PEF urged to help out marginalised children


SIALKOT - The social, educational, business circles and stakeholders of Child and Adolescent Protection Project (CAPP) have urged the Punjab Education Foundation (PEF) to come forward and do something to secure the educational future of the most marginalised children of the district.
They said that after Sialkot business community and Unicef, now its PEF’s turn to play its vital role to help out adolescents educationally and economically under the CAPP project.
Reportedly, as many as 1,247 marginalised children are at mercy of the PEF and the Punjab government in Sialkot. The CAP project funded by Unicef will end in March 2012 and after this the continuity of the project is in doubts, as joint efforts are underway by the business community of the city to continue it by adopting these children.
At present, these children are getting formal/non-formal education free of cost from class 1 to 8 in eighteen Talim-ul-Amal Centres (TACs) established by Child and Social Development Organisation (CSDO) Sialkot under Uncief-funded project, which will continue till March31.
The children of poor families need attention, financial support to get education and become respectable citizen. The PEF and the government should pay special attention to these children to save their future.
CSDO established these centres to provide working or dropout children fast-track phonetic education to provide them basic literacy and training to earn livelihood as these centres are situated in the backward areas of the district.
A number of students of these centres have recently passed 5th and 8th grade Board exams, while a lot of scavenging children of the gypsy families are also availing education from these centres. Now, the project was being confronted due to funds paucity. The PEF has huge funds to adopt all these children.
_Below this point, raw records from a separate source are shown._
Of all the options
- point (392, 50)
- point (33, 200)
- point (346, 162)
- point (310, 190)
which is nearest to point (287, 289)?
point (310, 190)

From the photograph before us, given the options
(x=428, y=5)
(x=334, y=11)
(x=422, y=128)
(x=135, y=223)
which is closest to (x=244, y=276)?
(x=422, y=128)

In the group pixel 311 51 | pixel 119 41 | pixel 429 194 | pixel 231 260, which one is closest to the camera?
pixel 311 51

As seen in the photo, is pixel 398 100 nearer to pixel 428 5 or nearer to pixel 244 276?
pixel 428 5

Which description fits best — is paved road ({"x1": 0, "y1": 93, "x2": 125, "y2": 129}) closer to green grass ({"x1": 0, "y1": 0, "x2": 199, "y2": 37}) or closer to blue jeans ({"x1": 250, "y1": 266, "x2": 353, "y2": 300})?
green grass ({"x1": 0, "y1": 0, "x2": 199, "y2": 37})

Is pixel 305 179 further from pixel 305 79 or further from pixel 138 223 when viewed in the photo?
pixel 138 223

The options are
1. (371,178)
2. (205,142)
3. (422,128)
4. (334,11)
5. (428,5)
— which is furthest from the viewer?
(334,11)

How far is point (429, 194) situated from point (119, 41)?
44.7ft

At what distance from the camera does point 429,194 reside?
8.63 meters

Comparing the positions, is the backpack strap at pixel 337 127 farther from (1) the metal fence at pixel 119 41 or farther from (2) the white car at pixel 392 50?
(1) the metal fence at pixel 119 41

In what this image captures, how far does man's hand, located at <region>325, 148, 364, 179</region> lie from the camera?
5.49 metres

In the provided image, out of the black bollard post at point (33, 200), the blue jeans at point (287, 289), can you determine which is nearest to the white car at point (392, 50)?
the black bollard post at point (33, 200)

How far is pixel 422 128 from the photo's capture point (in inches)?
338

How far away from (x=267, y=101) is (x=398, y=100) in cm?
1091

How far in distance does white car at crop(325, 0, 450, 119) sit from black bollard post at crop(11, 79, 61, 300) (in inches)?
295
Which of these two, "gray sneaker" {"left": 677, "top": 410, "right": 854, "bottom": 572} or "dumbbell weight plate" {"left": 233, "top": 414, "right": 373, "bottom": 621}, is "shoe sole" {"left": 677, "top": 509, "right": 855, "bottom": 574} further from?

CSDO Sialkot President Muhammad Younas Ratra told the newsmen that the Punjab government should make arrangement or provide funds to sustain this project. He urged the government and the PEF to instantly look into the matter and provide education to these children.
CSDO Project Manager Ijaz Ahmed said that the Sialkot-based philanthropists had adopted few Centres and children for a certain period, during a donors’ conference held at SCCI building on December 21, 2011. He said that as many as 4,436 total adolescents have yet been benefited under CAPP project, since the launch of this project in May 2009. Now the future of 1,247 children was at risk and was linked with continuity of this CAPP Project, he added.
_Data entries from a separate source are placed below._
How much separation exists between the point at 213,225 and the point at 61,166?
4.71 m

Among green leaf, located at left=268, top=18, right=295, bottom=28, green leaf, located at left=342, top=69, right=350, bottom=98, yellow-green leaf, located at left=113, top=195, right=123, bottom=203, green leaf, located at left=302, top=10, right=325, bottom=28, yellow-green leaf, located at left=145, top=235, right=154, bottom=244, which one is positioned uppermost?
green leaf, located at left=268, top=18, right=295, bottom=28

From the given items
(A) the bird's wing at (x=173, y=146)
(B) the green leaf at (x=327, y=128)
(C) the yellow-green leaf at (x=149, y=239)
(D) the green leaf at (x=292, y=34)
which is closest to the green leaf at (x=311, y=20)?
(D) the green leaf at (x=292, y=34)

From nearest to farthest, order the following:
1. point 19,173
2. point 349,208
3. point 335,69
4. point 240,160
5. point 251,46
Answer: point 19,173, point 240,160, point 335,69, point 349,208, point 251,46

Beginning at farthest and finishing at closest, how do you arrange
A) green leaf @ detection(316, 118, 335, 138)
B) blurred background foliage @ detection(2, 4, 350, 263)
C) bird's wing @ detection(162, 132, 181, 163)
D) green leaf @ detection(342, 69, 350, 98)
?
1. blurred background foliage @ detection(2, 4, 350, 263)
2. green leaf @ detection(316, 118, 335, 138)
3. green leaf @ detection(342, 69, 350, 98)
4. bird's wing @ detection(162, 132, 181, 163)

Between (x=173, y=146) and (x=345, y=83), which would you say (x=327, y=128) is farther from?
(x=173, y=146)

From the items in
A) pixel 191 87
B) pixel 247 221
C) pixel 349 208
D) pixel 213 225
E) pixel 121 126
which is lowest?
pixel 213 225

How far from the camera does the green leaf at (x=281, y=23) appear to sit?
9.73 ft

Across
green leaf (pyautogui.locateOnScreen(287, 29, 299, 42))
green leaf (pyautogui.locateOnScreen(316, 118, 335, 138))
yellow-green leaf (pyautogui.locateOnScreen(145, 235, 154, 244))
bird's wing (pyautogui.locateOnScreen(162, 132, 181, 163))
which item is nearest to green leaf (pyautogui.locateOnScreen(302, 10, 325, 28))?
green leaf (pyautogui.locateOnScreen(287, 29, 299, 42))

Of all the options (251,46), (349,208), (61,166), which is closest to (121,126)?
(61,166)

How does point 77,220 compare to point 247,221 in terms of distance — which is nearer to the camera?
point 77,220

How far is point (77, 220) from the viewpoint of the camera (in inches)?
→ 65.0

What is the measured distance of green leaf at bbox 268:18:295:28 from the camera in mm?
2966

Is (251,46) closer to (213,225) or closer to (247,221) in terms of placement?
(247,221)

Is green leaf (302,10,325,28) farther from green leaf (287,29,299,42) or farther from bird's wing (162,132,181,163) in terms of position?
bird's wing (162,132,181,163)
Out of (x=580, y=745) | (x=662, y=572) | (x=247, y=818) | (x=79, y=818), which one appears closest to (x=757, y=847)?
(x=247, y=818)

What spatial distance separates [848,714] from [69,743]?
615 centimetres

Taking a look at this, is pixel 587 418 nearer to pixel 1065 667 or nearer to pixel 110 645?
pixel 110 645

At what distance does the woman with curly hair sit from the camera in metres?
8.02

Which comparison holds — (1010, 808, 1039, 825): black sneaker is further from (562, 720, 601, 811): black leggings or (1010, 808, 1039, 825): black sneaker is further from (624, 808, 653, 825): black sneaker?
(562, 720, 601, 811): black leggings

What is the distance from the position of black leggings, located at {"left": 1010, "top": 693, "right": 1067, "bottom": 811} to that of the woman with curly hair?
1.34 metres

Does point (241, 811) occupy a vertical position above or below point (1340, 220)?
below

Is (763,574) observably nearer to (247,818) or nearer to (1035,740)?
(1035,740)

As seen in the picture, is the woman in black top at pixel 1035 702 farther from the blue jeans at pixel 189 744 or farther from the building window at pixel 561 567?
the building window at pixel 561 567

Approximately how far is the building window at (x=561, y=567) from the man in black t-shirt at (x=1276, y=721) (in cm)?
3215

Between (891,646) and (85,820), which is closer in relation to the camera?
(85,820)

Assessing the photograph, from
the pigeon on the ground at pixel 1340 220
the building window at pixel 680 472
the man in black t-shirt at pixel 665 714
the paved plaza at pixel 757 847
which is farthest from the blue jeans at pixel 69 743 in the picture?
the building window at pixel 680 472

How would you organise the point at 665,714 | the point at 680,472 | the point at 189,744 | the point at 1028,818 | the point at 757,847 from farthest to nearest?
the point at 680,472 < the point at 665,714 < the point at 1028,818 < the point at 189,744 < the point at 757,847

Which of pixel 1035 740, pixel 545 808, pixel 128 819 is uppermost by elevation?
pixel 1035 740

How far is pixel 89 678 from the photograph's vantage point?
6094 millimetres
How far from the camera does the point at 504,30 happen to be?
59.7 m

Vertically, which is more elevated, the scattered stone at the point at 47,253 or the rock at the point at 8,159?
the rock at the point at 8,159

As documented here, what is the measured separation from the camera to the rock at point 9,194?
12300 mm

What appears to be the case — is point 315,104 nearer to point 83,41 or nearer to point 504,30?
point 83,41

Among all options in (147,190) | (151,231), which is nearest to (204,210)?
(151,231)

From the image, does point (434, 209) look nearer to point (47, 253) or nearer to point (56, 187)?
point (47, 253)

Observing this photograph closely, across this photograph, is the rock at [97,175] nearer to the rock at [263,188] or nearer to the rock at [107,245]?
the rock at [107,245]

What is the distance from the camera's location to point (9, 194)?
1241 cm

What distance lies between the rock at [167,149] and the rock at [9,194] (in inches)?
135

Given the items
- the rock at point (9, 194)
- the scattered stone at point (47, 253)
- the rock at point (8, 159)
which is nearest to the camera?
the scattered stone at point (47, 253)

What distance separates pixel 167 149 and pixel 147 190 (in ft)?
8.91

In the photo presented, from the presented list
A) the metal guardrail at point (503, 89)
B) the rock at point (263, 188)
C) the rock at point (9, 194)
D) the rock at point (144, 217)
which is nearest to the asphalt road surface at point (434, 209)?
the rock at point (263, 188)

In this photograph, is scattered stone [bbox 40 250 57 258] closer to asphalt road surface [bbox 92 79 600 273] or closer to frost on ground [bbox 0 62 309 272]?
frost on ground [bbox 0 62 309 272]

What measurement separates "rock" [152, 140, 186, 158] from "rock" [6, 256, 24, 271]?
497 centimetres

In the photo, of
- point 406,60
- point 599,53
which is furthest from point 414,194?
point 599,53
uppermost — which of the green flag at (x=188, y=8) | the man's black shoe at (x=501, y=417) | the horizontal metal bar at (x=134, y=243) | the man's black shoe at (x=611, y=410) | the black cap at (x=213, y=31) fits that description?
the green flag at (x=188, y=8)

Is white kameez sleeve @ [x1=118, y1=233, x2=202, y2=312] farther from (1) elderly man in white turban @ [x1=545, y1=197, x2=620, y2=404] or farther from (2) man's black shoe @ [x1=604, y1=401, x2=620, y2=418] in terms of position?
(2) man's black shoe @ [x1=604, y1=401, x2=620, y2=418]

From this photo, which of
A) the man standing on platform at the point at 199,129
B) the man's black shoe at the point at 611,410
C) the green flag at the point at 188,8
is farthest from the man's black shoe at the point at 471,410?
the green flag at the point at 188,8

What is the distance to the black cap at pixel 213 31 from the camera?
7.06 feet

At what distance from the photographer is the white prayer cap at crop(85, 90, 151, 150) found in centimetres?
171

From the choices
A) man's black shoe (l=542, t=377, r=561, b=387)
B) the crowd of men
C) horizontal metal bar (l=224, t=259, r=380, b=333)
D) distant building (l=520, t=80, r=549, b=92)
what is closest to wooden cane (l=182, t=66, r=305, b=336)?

SCCI President Naeem Anwar Qureshi said that there could be a partnership between CSDO and PEF in this regard. He urged the PEF to extend its cooperation by providing funds to ensure the continuity of provision of free of cost education to the above mentioned children.
He said in these centres, the CSDO, a social arm of SCCI, is providing education to working, dropout, never enrolled in school, and the most marginalised children there. Naeem Anwar invited PEF Managing Director Ambreen Raza and other officials to visit these Centres to encourage the adolescents there.